Dopo un tempo che mi parve infinito fu la volta del mio numero. Venni condotto per un lungo corridoio e fatto entrare in una stanza all’estremità più lontana del piano, dove una donna di colore di mezza età era seduta dietro una scrivania coperta di carte. Un cartello diceva trattarsi di Mrs. Muriel Dupree. Il muro alle sue spalle era tappezzato di poster nei quali una parola su tre era sottolineata e si garantiva la massima riservatezza.

«Non posso aiutarla,» disse prima ancora che mi sedessi.

Mi sedetti comunque. «E perché?»

«È passato troppo tempo, ecco perché.» Accennò a un foglio che aveva davanti. «Qui lei dice che si tratta di un fratello e che i fatti risalgano al 1967. È prima che io arrivassi, spero se ne renda conto. Era anche prima che succedessero un sacco di altre cose. Questa, per esempio.» Fece cenno verso un computer così obsoleto che non era degno nemmeno di pulire le scarpe al mio portatile. «Tutta questa roba ha cominciato a essere trasferita su computer solo una ventina di anni fa, e nel 1982 ci fu un brutto incendio che distrusse i nastri e i fascicoli nel seminterrato. Quindi, in ogni caso, abbiamo perso la maggior parte delle informazioni riguardanti il periodo precedente a quella data. Anche se su quel caso ci fosse stato qualcosa di scritto, e non fosse andato in cenere, non sarebbe stato moltissimo e lei avrebbe avuto più fortuna a trovare Dio. Intendo dire, in senso generale. Lei potrebbe averlo già trovato, nel qual caso, meglio per lei.»
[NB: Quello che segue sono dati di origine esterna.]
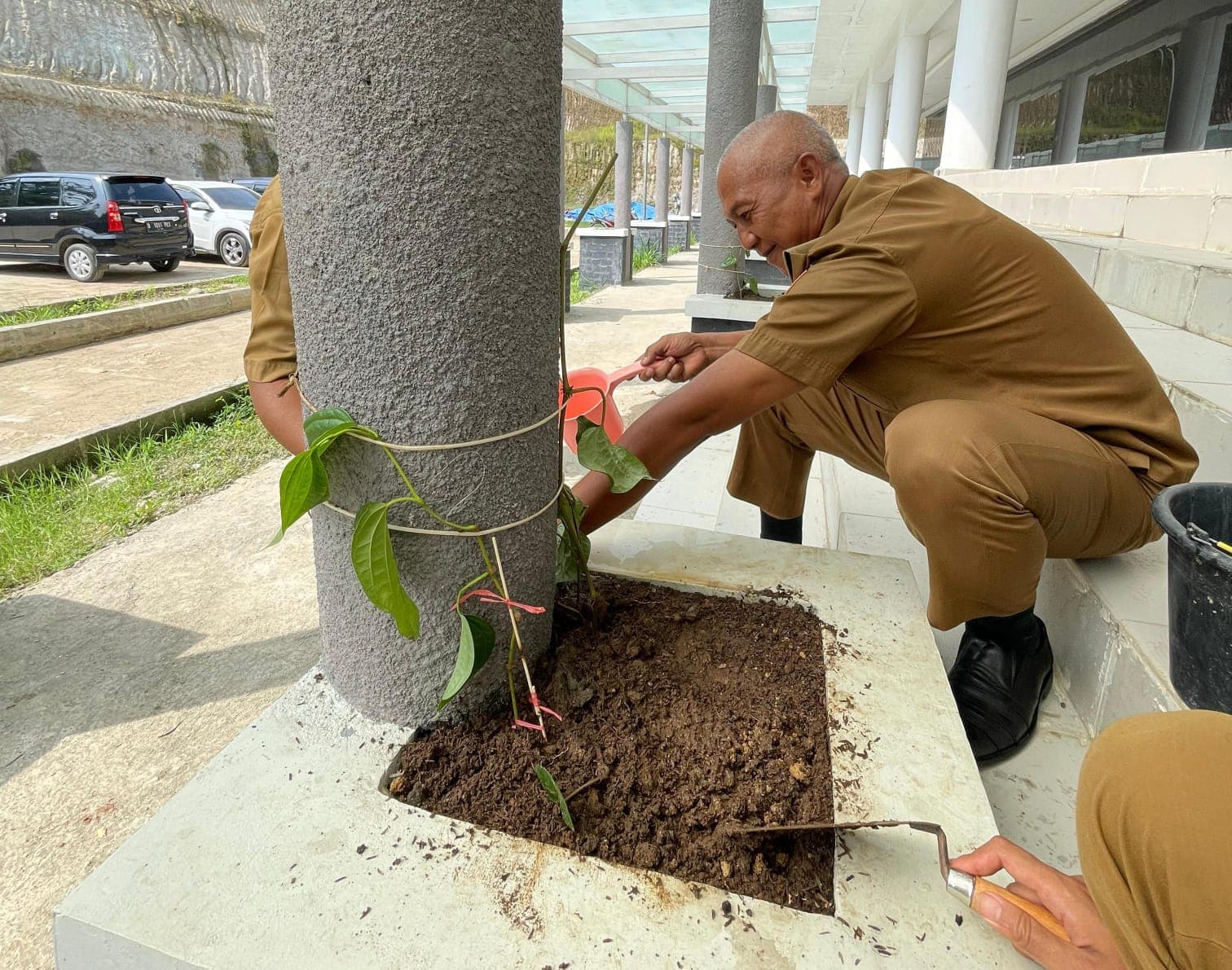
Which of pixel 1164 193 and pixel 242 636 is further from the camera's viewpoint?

La donna lesse il disappunto sul mio volto e scrollò le spalle. «Allora le cose andavano diversamente. Oggi nessuno viene ‘lasciato in adozione’: insieme alla madre si definisce un vero e proprio piano di adozione. Ci sono contatti legalmente vincolanti e tutti capiscono che una tela bianca non è la cosa migliore per un bambino, che il bambino ha bisogno della consapevolezza delle informazioni sul suo passato e cose del genere. Ma allora le cose andavano così: ‘Okay sei stato dato in affidamento, adottato o cos’altro. Benvenuto nella tua nuova vita. Non guardare indietro perché non c’è nulla di bello da vedere.’ La gente cambiava il nome dei bambini, la data di compleanno, e quant’altro. Lei sa come dicono sia nata l’espressione lasciato in adozione’?»
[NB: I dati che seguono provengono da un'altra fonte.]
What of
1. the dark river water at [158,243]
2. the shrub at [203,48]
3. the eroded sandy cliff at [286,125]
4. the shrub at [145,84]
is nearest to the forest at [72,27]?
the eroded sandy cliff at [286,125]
Scossi la testa. Non lo sapevo e non mi importava nemmeno di saperlo, ma evidentemente Mrs. Dupree mi stava vedendo come una gradita evasione di cinque minuti dalle persone che avrebbero alzato la voce con lei.
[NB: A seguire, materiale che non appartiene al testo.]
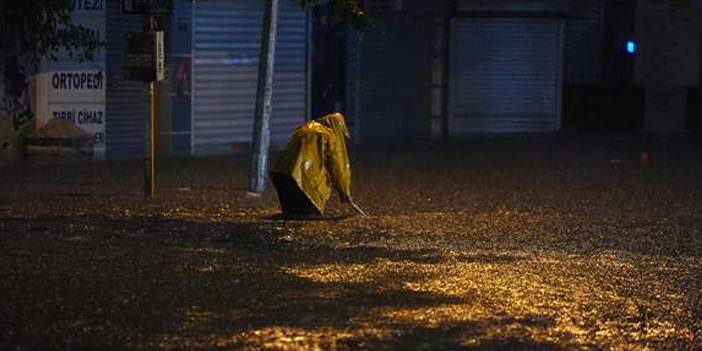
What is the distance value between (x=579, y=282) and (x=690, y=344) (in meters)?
2.36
«Anni e anni fa portavano gli orfani fuori dalle città costiere, li mettevano sui treni. Li portavano in campagna e si fermavano in una di quelle microscopiche stazioni, dove i bambini venivano letteralmente ‘depositati’ sui marciapiedi nella speranza che qualche contadino con un po’ di spazio a disposizione — e che avesse bisogno di braccia da lavoro, naturalmente; si trattava pur sempre di un affare — ne prendesse uno o due con sé. ‘Ecco il ragazzino. Nutritelo e va bene così. Tutto quello che c’è stato prima è morto per sempre’. Non intendo dire che negli anni ’60 le cose stessero ancora così, ma in un certo senso era come se lo fossero. Una volta su due ai ragazzi non veniva mai detto di essere stati adottati. Nella maggior parte dei casi i genitori aspettavano fino a che non erano grandi abbastanza, il che significa che probabilmente votavano da qualche anno, e questi giovani restavano terribilmente disorientati nello scoprire che mamma e papà si trovavano in realtà a centinaia di chilometri di distanza quando loro erano nati. Non era un buon sistema e noi lo capiamo adesso, ma allora si pensava fosse la soluzione migliore, e un gran numero di questi bambini è arrivato ad avere esistenze felici e produttive. Signore, si sente bene?»